Ihre Freundin Michelle (20) ist hingegen Feuer und Flamme für ihren Ford Escort von 1990, den sie zufällig entdeckte, einfach toll fand und spontan gekauft hat – und nun gerne Rat sucht für grössere und kleinere Verbesserungen am Fahrzeug als eigenhändige und "rollende" Restaurierung. So viel Leidenschaft fürs Auto in jungen Jahren glaubte man heute nicht mehr finden zu können, doch es gibt sie noch:
Auch Sam, 27 Jahre jung, kaufte sich noch als Lehramtsstudent seinen Toyota MR2 (2004) für 10'000 Franken im Internet. Schrauben mag er selber zwar nicht, aber eines steht für ihn fest: "Warum soll ich mir ein neues Auto kaufen, wenn ich alte Autos nicht nur schöner, sondern auch besser finde zum Fahren – ohne lästiges Gebimmel; ohne Bildschirme, die niemand braucht; mit einem Fokus allein auf das, worauf es beim Auto ankommt: Spass am Fahren! Ich kann mir nicht vorstellen, mir jemals ein neues Auto zu kaufen; und das finde ich auch nachhaltiger im Umgang mit Ressourcen."

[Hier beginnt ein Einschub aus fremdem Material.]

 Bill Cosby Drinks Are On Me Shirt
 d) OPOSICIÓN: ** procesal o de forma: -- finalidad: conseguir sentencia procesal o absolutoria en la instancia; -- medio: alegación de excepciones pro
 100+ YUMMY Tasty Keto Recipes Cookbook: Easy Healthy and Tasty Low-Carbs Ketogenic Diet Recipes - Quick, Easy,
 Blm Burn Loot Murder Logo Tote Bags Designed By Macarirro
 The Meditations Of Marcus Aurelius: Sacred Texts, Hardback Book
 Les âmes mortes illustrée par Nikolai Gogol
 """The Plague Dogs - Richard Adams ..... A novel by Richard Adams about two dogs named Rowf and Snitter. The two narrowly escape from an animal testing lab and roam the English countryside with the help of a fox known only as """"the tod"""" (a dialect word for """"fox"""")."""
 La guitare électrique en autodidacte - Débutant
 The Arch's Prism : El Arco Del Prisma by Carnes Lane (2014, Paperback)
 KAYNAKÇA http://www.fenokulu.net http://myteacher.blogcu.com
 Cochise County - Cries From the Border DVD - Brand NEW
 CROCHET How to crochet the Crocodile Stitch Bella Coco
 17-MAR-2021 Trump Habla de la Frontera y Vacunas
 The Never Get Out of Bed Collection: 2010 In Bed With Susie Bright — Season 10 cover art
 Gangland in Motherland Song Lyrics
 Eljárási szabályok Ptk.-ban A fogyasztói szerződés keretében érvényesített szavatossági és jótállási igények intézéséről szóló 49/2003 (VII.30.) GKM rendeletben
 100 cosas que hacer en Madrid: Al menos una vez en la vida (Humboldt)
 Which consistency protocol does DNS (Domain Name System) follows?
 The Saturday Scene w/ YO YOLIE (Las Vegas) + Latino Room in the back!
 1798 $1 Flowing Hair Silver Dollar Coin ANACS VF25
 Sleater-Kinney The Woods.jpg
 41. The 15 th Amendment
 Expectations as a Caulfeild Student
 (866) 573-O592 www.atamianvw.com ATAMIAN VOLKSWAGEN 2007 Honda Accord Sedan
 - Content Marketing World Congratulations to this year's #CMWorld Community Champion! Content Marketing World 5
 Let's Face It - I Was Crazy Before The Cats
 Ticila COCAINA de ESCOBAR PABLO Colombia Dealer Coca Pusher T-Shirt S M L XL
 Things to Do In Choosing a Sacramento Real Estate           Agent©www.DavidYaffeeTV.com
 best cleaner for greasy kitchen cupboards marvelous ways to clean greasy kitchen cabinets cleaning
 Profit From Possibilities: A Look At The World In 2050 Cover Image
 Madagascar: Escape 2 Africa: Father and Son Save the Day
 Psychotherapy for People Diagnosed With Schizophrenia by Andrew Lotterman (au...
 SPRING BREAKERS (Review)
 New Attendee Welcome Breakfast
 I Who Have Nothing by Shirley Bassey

Sein Kollege Cyril liebt hingegen seinen kantigen und unverwüstlichen Volvo 740 Turbo mit Automatikgetriebe, den auch er im Internet und im sehr gepflegten Zustand für 8'500 Franken erworben hat. Das Auto ist für ihn das, was sich alle Hersteller in ihren Marketingabteilungen wünschen, nämlich Teil seines "Lifystyles". Der Wagen ist so geräumig, dass er unterwegs nicht selten darin übernachtet. Auf die Frage, ob er da so mitten im Wald und ganz alleine keine Angst habe, entgegnet er ganz selbstbewusst: "Wieso, das ist doch ein Volvo" – ganz so, als sei der Wagen mit so etwas wie Panzerglas ausgestattet.
Schon dafür sollte Volvo den sympathischen Youngster direkt nach China einladen – auf eine "Werte"-Roadshow zur Verkaufsförderung. Solche Geschichten und Erlebnisse prägen Beziehungen zum Auto und ein Image, nicht etwa überbewertete "Connectivity"-Module, deren Nutzen durch jedes 30-Euro-Teil aus dem Zubehör substituiert und in jedem alten Auto genutzt werden können.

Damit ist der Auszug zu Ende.